This week, the Executive Director and the Education Technology Coordinator from the Innovative Technology Education Fund (ITEF) visited Crossroads along with one of their board members. Three of our students led them on a tour and then they sat down with Heather, Mark, and me. ITEF’s visit is exciting because it means we’ve moved forward in their process for awarding grants to schools with innovative ideas for positively impacting student learning. In this instance, the core of the grant is to create a Makerspace at Crossroads.

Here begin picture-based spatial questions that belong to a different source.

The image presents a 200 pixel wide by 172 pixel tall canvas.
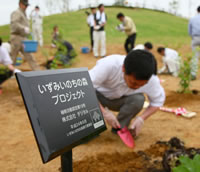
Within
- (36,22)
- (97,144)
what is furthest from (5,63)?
(36,22)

Several teachers worked on this: Mark, Tom, Lori, Christa, Martha, Mike, and Mohamad, to name a few. These teachers worked carefully to write a technology grant that seeks to open up possibilities for our students while supporting excellence in teaching and learning. What is most impressive to me, and what I believe our visitors found impressive as well, is that this technology grant is not written for technology’s sake. Because we are smart and good at Crossroads, the grant makes plain that the habit of empathy is part of the process of design thinking. Designers and makers must empathize with their audiences. Smart and good designers and makers engage in excellent, ethical, and engaging work in ways that are both entrepreneurial and socially responsible. Our grant reinforces that this “ethical dimension is crucial to making this makerspace OUR makerspace.”
Whether we receive this grant or not, we certainly learned a lot in the process. Next year’s class Introduction to Engineering Design is one of the results of the research for this grant. We began establishing relationships with Cortex Innovation Community (CIC) and T-REX that will be to the benefit of our teachers and students as well. Of course, I remain hopeful that our visitors agree that we deserve this opportunity and these funds to create a makerspace at Crossroads. I know that we will do good work as a result of receiving it.